**Problem to solve**
Put each line of the records below into a JSON list of strings, one string per line, and leave out the blank lines.
## BEGIN Data shown
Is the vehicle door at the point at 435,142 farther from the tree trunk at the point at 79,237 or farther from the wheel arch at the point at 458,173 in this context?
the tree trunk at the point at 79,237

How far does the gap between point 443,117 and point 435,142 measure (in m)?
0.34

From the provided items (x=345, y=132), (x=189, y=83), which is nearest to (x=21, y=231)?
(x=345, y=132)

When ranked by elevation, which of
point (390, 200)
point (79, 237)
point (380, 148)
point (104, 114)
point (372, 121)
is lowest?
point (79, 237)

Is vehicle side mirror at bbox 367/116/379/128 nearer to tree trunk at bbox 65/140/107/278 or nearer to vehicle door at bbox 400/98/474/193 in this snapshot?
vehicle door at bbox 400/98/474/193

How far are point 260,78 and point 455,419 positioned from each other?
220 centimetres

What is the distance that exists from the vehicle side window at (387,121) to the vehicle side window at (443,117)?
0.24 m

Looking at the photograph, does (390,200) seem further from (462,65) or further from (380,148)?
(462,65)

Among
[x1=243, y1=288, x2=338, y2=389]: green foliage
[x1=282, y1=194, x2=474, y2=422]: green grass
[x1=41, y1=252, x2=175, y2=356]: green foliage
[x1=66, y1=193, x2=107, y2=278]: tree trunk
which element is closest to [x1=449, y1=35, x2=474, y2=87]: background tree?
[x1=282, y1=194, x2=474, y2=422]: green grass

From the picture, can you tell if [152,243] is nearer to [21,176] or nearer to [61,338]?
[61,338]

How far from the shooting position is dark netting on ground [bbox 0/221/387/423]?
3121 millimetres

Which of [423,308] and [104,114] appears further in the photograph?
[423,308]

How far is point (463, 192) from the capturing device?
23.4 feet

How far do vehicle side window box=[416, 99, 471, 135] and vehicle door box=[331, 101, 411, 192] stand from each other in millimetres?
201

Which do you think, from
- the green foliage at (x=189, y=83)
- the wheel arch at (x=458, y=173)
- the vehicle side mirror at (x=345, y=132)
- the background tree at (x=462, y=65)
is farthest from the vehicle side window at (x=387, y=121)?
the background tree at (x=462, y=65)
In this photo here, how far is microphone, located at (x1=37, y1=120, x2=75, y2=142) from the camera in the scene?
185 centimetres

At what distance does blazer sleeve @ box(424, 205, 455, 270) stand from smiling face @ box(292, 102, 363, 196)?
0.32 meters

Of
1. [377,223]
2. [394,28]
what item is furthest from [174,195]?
## END Data shown
**Result**
[
  "Is the vehicle door at the point at 435,142 farther from the tree trunk at the point at 79,237 or farther from the wheel arch at the point at 458,173 in this context?",
  "the tree trunk at the point at 79,237",
  "How far does the gap between point 443,117 and point 435,142 measure (in m)?",
  "0.34",
  "From the provided items (x=345, y=132), (x=189, y=83), which is nearest to (x=21, y=231)?",
  "(x=345, y=132)",
  "When ranked by elevation, which of",
  "point (390, 200)",
  "point (79, 237)",
  "point (380, 148)",
  "point (104, 114)",
  "point (372, 121)",
  "is lowest?",
  "point (79, 237)",
  "Is vehicle side mirror at bbox 367/116/379/128 nearer to tree trunk at bbox 65/140/107/278 or nearer to vehicle door at bbox 400/98/474/193 in this snapshot?",
  "vehicle door at bbox 400/98/474/193",
  "How far are point 260,78 and point 455,419 positioned from each other?",
  "220 centimetres",
  "What is the distance that exists from the vehicle side window at (387,121) to the vehicle side window at (443,117)?",
  "0.24 m",
  "Looking at the photograph, does (390,200) seem further from (462,65) or further from (380,148)?",
  "(462,65)",
  "Among",
  "[x1=243, y1=288, x2=338, y2=389]: green foliage",
  "[x1=282, y1=194, x2=474, y2=422]: green grass",
  "[x1=41, y1=252, x2=175, y2=356]: green foliage",
  "[x1=66, y1=193, x2=107, y2=278]: tree trunk",
  "which element is closest to [x1=449, y1=35, x2=474, y2=87]: background tree?",
  "[x1=282, y1=194, x2=474, y2=422]: green grass",
  "From the picture, can you tell if [152,243] is nearer to [21,176] or nearer to [61,338]?",
  "[61,338]",
  "How far from the shooting position is dark netting on ground [bbox 0/221/387/423]?",
  "3121 millimetres",
  "Which of [423,308] and [104,114] appears further in the photograph?",
  "[423,308]",
  "How far is point (463, 192) from the capturing device?",
  "23.4 feet",
  "How far do vehicle side window box=[416, 99, 471, 135] and vehicle door box=[331, 101, 411, 192] stand from each other in millimetres?",
  "201",
  "Which do you think, from",
  "- the green foliage at (x=189, y=83)",
  "- the wheel arch at (x=458, y=173)",
  "- the vehicle side mirror at (x=345, y=132)",
  "- the background tree at (x=462, y=65)",
  "is farthest from the vehicle side window at (x=387, y=121)?",
  "the background tree at (x=462, y=65)",
  "In this photo here, how far is microphone, located at (x1=37, y1=120, x2=75, y2=142) from the camera in the scene?",
  "185 centimetres",
  "At what distance does blazer sleeve @ box(424, 205, 455, 270) stand from smiling face @ box(292, 102, 363, 196)?",
  "0.32 meters",
  "Of",
  "1. [377,223]",
  "2. [394,28]",
  "what item is furthest from [174,195]?"
]